- Problem description: Write out every line below with no difference at all.
___ Records shown ___
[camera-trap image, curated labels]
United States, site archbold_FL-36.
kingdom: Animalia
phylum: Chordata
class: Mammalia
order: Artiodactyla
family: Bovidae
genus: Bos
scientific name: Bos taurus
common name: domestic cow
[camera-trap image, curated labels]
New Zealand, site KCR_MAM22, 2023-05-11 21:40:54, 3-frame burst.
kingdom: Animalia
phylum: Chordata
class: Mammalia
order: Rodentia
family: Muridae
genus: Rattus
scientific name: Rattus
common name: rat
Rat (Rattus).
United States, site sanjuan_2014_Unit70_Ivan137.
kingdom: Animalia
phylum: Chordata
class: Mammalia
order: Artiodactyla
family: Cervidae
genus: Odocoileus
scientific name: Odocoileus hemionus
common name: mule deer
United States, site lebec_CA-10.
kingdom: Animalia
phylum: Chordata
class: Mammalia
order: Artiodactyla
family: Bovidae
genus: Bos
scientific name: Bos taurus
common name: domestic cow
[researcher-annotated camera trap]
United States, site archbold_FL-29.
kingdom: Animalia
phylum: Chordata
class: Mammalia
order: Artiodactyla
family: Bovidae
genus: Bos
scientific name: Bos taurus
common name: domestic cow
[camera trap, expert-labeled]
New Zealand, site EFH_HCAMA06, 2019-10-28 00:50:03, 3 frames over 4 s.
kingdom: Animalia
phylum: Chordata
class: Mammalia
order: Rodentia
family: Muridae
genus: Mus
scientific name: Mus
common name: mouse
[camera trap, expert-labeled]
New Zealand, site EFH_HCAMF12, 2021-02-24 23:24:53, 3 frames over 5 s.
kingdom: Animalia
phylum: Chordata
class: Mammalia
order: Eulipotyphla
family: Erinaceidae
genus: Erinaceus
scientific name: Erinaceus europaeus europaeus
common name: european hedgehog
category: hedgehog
___
- Result for this exercise:
[camera-trap image, curated labels]
United States, site archbold_FL-36.
kingdom: Animalia
phylum: Chordata
class: Mammalia
order: Artiodactyla
family: Bovidae
genus: Bos
scientific name: Bos taurus
common name: domestic cow
[camera-trap image, curated labels]
New Zealand, site KCR_MAM22, 2023-05-11 21:40:54, 3-frame burst.
kingdom: Animalia
phylum: Chordata
class: Mammalia
order: Rodentia
family: Muridae
genus: Rattus
scientific name: Rattus
common name: rat
Rat (Rattus).
United States, site sanjuan_2014_Unit70_Ivan137.
kingdom: Animalia
phylum: Chordata
class: Mammalia
order: Artiodactyla
family: Cervidae
genus: Odocoileus
scientific name: Odocoileus hemionus
common name: mule deer
United States, site lebec_CA-10.
kingdom: Animalia
phylum: Chordata
class: Mammalia
order: Artiodactyla
family: Bovidae
genus: Bos
scientific name: Bos taurus
common name: domestic cow
[researcher-annotated camera trap]
United States, site archbold_FL-29.
kingdom: Animalia
phylum: Chordata
class: Mammalia
order: Artiodactyla
family: Bovidae
genus: Bos
scientific name: Bos taurus
common name: domestic cow
[camera trap, expert-labeled]
New Zealand, site EFH_HCAMA06, 2019-10-28 00:50:03, 3 frames over 4 s.
kingdom: Animalia
phylum: Chordata
class: Mammalia
order: Rodentia
family: Muridae
genus: Mus
scientific name: Mus
common name: mouse
[camera trap, expert-labeled]
New Zealand, site EFH_HCAMF12, 2021-02-24 23:24:53, 3 frames over 5 s.
kingdom: Animalia
phylum: Chordata
class: Mammalia
order: Eulipotyphla
family: Erinaceidae
genus: Erinaceus
scientific name: Erinaceus europaeus europaeus
common name: european hedgehog
category: hedgehog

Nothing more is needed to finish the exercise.